### SOURCE DOCUMENT ###

Ayotte: Charities using poker loophole

The state wants a better hand in Texas HoldEm poker tournaments.

Attorney General Kelly Ayotte wants to close a loophole that she says some charities are exploiting.

"Charitable gaming is regulated by charitable trusts (within the Attorney General's Office) and there is a $2 limit wager, but with Texas HoldEm there are ways to get around the law," she said this week.

"We recognize it is a concern," she said. "They are using a loophole in the law. We are trying to do everything we can,"she told Gov. John Lynch. "I do think the law needs to be tightened, and we have been discussing this with the Legislature."

In Texas HoldEm, players are dealt two cards each and can use five community cards flipped over in the middle of the table to make the best hand. Players can risk everything on a single turn of a card.

New Hampshire's gaming law has a $2 bet limit, but tournament promoters get around that by assigning no monetary value to the poker chips.

Charitable organizations throughout New Hampshire are raising money by sponsoring poker tournaments where $5,000 is typically the top prize, enough to draw hundreds of card players - and leaving some legislators wondering whether the state should share in the jackpot.

"I'm not suggesting that we tax the winners," said Rep. Neal Kurk, a Weare Republican.

"We need to take a good serious look at whether promoters may be taking an unacceptably large portion of the gross and charities are not getting enough. It seems we've increased the amount of revenue by an order of magnitude, and we need to look at that as an issue."

### MATERIAL FOR THE TASK ###

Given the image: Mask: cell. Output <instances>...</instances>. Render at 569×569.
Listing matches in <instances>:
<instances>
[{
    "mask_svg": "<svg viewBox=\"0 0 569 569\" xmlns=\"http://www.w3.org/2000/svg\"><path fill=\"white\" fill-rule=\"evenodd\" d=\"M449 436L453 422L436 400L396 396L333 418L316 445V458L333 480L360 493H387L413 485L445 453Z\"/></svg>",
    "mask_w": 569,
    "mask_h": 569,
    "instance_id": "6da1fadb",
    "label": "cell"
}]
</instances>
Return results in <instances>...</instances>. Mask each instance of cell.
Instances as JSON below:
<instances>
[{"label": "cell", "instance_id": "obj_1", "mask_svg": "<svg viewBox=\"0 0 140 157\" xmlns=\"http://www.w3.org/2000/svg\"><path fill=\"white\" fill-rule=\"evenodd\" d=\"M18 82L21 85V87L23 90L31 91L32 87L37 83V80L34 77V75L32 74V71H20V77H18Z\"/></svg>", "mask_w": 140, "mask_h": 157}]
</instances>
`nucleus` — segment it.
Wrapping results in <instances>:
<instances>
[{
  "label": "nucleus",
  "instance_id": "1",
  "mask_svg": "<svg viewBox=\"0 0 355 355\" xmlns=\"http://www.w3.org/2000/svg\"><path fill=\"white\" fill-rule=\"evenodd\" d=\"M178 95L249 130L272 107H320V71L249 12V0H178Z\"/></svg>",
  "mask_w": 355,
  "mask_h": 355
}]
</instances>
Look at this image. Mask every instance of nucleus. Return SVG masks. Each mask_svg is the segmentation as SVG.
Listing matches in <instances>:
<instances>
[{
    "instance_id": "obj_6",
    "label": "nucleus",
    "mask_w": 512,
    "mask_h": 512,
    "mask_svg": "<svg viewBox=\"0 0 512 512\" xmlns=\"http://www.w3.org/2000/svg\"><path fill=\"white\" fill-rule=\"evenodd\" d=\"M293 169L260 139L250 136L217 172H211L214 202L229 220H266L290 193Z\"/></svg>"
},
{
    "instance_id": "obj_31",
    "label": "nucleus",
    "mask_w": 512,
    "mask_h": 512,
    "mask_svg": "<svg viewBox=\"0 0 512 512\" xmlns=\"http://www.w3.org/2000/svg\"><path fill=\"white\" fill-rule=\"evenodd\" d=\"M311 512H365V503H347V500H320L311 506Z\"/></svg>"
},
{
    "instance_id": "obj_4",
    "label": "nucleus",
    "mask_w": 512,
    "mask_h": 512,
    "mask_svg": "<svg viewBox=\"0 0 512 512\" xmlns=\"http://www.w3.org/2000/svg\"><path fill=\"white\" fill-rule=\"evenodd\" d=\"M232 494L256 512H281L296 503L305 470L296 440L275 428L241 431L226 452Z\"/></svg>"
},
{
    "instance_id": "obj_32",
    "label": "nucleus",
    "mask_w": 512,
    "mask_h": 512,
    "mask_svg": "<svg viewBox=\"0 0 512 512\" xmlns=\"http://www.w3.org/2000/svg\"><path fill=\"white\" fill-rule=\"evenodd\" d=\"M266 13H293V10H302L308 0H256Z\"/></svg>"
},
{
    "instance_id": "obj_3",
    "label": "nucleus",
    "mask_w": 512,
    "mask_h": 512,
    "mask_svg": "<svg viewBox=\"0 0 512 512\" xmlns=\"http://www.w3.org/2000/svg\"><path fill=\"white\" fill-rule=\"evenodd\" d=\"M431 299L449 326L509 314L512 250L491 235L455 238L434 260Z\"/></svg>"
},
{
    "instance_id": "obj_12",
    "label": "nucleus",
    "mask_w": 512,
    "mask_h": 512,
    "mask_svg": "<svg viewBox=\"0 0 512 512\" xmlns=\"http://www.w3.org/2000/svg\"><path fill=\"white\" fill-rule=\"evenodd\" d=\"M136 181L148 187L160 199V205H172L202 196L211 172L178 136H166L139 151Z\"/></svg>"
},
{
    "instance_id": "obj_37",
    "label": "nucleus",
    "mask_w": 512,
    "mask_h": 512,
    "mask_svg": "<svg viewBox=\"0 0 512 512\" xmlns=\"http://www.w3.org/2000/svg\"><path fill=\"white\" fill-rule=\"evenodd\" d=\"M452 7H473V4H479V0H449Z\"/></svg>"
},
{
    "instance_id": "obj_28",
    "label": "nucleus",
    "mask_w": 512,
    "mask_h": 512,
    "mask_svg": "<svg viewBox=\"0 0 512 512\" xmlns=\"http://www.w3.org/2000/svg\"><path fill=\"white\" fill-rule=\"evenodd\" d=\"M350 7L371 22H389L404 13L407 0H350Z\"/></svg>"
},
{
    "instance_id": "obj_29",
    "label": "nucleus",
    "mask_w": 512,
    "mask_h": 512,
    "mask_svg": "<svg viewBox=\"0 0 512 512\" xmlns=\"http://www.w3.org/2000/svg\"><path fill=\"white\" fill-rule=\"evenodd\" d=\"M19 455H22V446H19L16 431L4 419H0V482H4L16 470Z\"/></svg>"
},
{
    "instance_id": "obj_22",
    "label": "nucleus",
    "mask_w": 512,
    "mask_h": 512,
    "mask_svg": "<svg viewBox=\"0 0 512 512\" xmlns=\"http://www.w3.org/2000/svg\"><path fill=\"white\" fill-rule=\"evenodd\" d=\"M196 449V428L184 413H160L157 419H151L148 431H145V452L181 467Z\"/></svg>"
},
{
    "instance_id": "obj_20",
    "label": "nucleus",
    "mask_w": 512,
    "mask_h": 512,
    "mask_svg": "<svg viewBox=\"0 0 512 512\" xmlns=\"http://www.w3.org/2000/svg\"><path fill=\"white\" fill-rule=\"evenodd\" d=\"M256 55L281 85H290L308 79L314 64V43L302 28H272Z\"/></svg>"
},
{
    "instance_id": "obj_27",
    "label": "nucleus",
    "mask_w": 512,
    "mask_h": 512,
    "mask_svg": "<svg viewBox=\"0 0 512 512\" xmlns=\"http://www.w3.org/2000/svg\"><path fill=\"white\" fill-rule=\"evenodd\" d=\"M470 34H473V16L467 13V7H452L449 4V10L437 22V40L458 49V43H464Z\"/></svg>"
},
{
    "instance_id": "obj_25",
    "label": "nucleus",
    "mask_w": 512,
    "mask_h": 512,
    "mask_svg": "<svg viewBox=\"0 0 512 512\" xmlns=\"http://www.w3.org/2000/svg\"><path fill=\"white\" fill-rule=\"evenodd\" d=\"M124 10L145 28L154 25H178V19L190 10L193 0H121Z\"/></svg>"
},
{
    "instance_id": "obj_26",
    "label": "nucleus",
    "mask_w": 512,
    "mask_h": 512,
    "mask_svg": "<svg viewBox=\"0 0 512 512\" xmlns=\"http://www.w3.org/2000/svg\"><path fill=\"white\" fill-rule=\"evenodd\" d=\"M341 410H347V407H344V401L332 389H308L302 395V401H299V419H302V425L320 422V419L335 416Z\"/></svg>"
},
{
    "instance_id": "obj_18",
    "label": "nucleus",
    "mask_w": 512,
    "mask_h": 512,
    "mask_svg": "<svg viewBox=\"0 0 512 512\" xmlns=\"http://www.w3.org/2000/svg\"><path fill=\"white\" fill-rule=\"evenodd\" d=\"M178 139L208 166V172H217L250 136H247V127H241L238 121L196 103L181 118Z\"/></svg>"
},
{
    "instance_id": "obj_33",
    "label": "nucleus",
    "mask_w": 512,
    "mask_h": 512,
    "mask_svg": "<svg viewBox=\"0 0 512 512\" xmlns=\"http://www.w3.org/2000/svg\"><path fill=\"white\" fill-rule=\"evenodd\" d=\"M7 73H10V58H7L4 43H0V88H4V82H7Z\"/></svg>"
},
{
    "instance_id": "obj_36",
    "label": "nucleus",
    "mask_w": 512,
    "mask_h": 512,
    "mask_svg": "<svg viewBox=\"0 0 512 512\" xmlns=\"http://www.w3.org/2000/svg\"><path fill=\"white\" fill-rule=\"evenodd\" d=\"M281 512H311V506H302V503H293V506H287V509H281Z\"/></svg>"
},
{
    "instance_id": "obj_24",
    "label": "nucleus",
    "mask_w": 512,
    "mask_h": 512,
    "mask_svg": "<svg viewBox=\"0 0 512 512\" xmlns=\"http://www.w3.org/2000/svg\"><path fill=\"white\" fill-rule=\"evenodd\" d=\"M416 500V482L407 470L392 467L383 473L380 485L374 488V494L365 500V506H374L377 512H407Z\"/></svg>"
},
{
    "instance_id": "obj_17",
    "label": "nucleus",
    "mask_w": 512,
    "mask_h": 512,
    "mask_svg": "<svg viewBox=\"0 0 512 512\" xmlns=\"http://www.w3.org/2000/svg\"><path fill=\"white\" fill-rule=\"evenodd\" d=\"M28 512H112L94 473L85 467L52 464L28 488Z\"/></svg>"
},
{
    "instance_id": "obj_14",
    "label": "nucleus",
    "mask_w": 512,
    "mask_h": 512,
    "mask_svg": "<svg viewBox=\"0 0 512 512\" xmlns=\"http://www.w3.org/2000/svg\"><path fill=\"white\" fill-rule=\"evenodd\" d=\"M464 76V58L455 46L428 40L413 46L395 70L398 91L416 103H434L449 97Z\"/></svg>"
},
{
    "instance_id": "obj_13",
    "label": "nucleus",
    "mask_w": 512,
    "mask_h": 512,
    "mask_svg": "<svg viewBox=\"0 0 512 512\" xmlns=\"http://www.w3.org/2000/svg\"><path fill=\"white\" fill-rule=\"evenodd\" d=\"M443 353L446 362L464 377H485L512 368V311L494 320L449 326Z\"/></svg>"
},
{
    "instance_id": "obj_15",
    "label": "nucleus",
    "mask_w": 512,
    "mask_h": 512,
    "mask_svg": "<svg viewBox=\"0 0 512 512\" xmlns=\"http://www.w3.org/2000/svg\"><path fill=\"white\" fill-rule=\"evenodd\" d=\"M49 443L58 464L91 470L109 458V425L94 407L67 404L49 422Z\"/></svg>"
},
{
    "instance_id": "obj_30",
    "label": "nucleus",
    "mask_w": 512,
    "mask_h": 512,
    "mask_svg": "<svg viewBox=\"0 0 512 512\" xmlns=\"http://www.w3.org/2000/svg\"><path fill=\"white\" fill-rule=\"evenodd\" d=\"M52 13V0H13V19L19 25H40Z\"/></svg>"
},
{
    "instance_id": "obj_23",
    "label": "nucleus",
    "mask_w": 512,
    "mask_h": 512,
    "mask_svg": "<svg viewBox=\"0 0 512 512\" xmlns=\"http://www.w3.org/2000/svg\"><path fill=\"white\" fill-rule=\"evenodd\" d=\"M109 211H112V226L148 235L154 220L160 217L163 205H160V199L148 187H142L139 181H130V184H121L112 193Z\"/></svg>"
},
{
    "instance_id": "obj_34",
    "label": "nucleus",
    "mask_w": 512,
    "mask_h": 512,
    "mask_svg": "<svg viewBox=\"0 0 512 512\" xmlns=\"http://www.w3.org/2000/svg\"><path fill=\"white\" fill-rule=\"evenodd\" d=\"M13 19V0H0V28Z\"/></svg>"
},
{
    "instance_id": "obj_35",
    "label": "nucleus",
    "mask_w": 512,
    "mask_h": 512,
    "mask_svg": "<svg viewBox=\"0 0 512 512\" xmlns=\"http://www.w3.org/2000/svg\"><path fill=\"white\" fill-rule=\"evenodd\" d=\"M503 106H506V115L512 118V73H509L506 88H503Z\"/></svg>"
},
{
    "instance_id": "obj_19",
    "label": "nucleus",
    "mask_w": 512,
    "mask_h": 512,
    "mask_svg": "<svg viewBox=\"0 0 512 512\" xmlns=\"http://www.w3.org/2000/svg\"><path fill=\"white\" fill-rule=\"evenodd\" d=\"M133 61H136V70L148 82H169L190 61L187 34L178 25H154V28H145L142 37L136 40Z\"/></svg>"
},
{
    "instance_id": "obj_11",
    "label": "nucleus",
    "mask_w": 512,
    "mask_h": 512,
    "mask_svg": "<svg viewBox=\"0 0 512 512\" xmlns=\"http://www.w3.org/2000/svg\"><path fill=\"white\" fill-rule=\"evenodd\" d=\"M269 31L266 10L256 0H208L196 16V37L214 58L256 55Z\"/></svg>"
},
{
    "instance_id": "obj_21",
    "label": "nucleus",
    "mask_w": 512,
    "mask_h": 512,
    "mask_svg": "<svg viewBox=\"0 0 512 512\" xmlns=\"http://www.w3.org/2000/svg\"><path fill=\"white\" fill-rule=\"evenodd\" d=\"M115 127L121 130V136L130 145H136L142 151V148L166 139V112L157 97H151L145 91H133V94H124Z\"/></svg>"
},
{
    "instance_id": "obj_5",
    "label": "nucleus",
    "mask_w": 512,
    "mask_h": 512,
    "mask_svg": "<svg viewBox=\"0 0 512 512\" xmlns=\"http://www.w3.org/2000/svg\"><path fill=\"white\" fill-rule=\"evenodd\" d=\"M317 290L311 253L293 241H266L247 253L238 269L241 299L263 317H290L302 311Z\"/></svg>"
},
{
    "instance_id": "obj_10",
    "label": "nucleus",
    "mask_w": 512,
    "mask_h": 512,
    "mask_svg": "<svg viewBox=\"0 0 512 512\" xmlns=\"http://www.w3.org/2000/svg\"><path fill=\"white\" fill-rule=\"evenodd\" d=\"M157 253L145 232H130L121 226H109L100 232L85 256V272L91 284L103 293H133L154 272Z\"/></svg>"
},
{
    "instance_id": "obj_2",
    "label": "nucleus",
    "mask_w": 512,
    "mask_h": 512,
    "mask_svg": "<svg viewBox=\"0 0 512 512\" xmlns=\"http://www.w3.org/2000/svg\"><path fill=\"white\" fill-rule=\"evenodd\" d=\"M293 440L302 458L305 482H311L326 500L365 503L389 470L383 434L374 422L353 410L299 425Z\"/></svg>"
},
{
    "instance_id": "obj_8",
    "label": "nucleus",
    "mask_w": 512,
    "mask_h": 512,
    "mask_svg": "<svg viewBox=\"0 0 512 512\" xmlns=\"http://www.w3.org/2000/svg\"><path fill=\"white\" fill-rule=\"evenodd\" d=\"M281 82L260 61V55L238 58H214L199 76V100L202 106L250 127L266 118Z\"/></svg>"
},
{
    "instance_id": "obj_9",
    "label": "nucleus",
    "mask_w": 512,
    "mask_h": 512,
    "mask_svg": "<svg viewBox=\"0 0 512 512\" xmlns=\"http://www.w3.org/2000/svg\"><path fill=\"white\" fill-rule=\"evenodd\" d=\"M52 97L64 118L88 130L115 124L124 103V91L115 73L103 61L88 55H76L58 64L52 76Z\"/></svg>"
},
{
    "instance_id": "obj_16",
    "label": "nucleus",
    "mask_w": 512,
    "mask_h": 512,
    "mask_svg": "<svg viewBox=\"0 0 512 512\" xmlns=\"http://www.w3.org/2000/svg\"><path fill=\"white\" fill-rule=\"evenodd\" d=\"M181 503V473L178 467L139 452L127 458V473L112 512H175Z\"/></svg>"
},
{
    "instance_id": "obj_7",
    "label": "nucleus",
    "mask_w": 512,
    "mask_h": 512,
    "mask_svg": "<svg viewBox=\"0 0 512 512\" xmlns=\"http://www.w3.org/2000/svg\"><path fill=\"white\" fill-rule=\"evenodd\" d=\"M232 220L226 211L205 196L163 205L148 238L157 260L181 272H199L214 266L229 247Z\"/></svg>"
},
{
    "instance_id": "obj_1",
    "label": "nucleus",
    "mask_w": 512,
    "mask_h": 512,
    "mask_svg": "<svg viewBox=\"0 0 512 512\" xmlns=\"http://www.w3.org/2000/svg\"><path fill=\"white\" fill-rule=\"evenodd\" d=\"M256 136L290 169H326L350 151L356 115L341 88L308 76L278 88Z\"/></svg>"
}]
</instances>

###

> [WRITTEN EXERCISE 1]
Transcribe everything in the poker loophole article from "Attorney General Kelly" down to "said this week.".
> [WRITTEN EXERCISE 2]
Restate word for word everything from the first of the rows down to and including the line containing "Instances as JSON".
The rows are unrelated to the poker loophole article.

> [TASK OUTPUT 1]
Attorney General Kelly Ayotte wants to close a loophole that she says some charities are exploiting.

"Charitable gaming is regulated by charitable trusts (within the Attorney General's Office) and there is a $2 limit wager, but with Texas HoldEm there are ways to get around the law," she said this week.

> [TASK OUTPUT 2]
Given the image: Mask: cell. Output <instances>...</instances>. Render at 569×569.
Listing matches in <instances>:
<instances>
[{
    "mask_svg": "<svg viewBox=\"0 0 569 569\" xmlns=\"http://www.w3.org/2000/svg\"><path fill=\"white\" fill-rule=\"evenodd\" d=\"M449 436L453 422L436 400L396 396L333 418L316 445V458L333 480L360 493H387L413 485L445 453Z\"/></svg>",
    "mask_w": 569,
    "mask_h": 569,
    "instance_id": "6da1fadb",
    "label": "cell"
}]
</instances>
Return results in <instances>...</instances>. Mask each instance of cell.
Instances as JSON below:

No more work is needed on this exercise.